#### WHAT TO DO:
Starting with the line that has "Снять недорогое жилье в Париже" in the records below and stopping after the line that has "Personnes se promenant", output every line exactly and nothing else; skip pictures.
[Opening LISTED ENTRIES section]
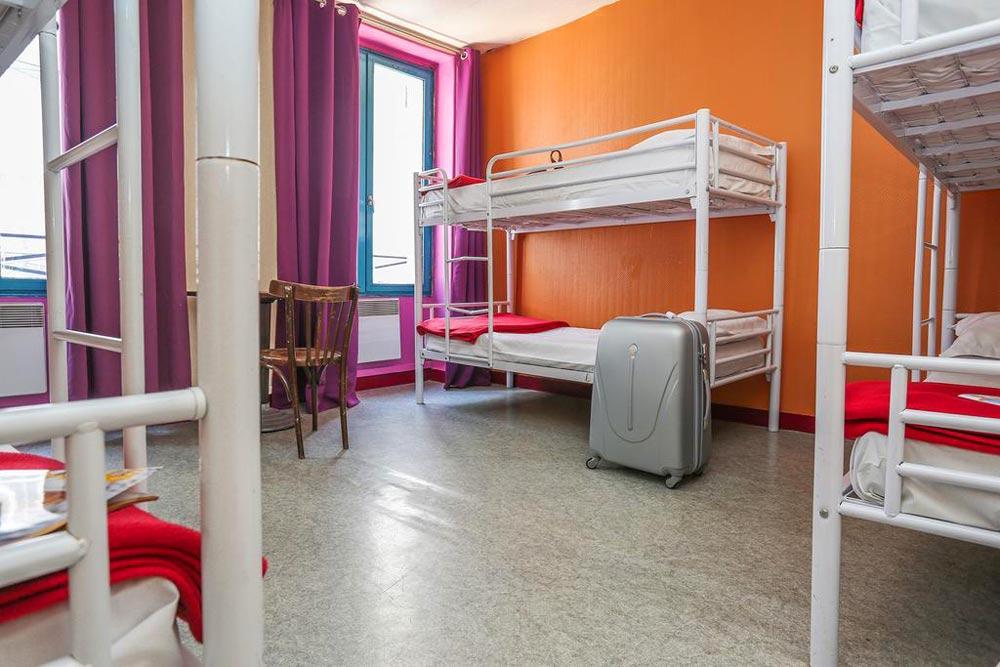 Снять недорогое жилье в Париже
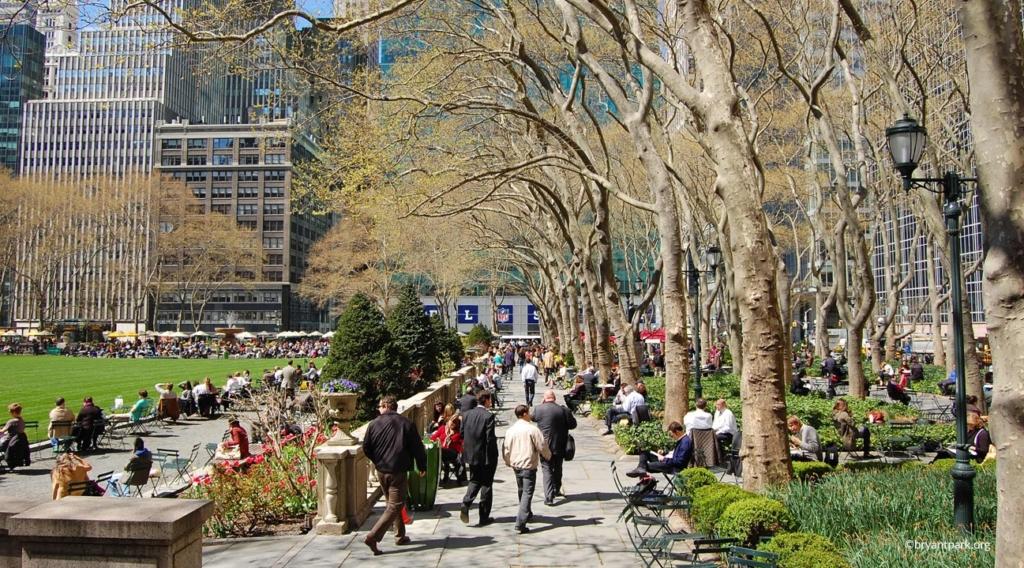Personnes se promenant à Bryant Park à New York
[Closing LISTED ENTRIES section]
[Opening LISTED ENTRIES section]
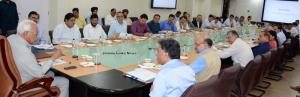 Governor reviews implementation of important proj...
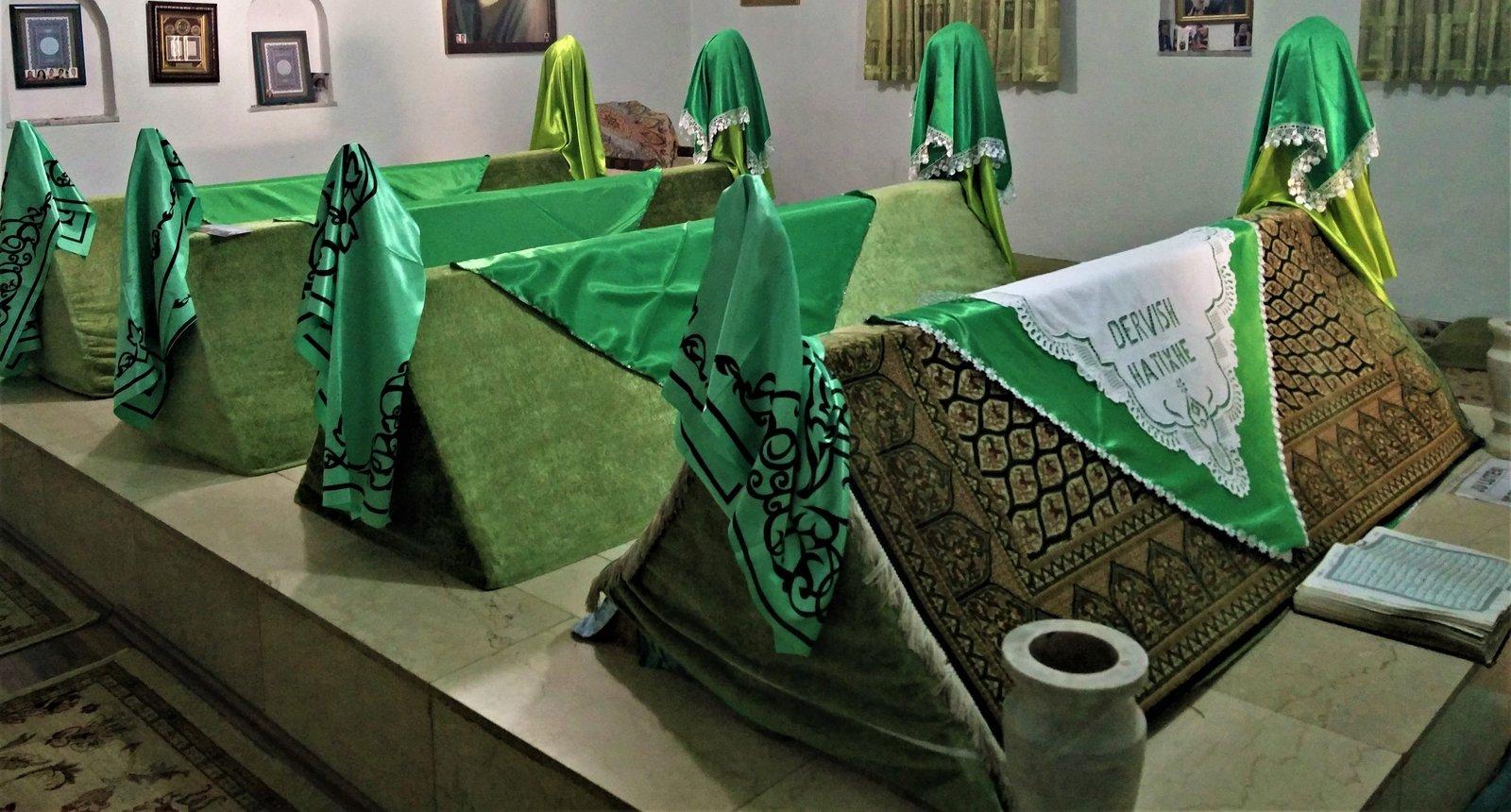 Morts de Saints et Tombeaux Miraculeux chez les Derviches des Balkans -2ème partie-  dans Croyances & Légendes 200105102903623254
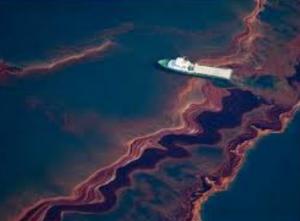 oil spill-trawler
[Closing LISTED ENTRIES section]
[Opening LISTED ENTRIES section]
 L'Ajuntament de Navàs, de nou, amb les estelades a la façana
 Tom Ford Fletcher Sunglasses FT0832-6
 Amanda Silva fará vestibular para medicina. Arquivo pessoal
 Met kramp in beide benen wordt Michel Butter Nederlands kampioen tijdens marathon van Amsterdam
[Closing LISTED ENTRIES section]
#### RESPONSE AREA:
 Снять недорогое жилье в Париже
Personnes se promenant à Bryant Park à New York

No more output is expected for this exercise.